ABOUT THIS EXERCISE =>
Below are the records; extract from them the line containing "Paquete de 80" to the line containing "Powercon Rubber Quad", both lines included, exactly and with no pictures.

MATERIAL FOR THIS TASK =>
● ● ● ● ●

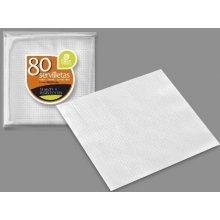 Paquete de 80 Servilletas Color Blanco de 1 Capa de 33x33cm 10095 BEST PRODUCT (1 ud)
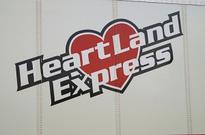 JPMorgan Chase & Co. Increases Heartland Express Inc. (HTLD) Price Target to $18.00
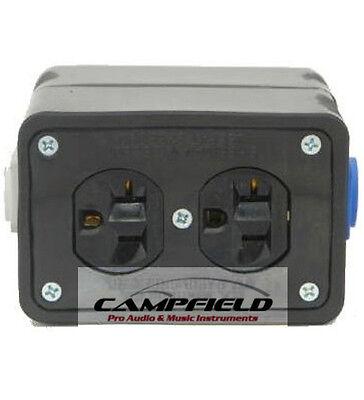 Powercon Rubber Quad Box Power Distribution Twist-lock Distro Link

● ● ● ● ●

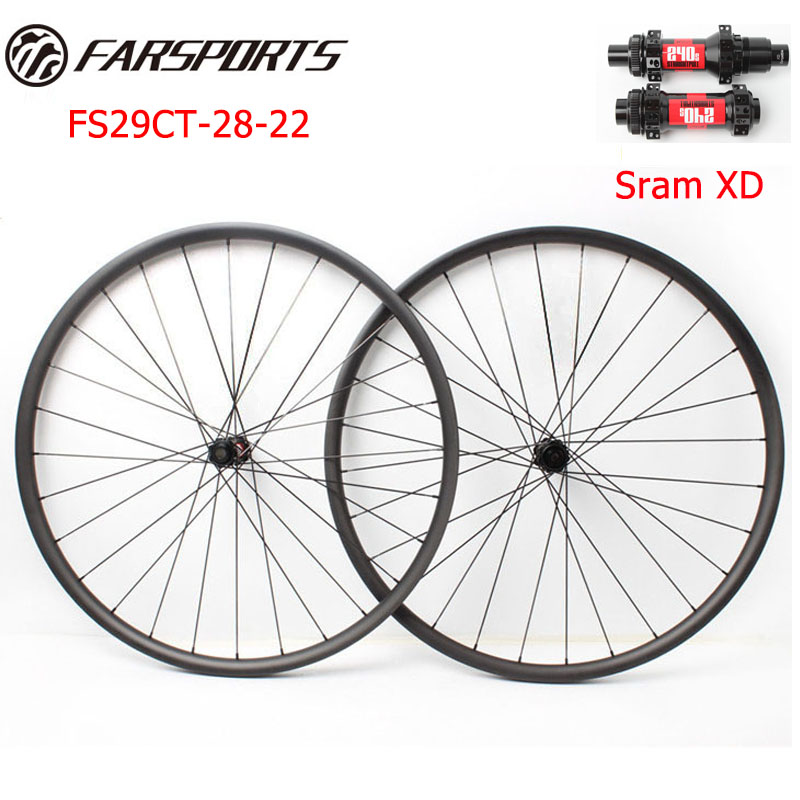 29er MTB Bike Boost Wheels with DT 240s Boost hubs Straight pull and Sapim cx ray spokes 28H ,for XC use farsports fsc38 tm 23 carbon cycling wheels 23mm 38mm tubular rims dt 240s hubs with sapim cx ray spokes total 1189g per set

● ● ● ● ●

PROBLEM SOLUTION =>
 Paquete de 80 Servilletas Color Blanco de 1 Capa de 33x33cm 10095 BEST PRODUCT (1 ud)
 JPMorgan Chase & Co. Increases Heartland Express Inc. (HTLD) Price Target to $18.00
 Powercon Rubber Quad Box Power Distribution Twist-lock Distro Link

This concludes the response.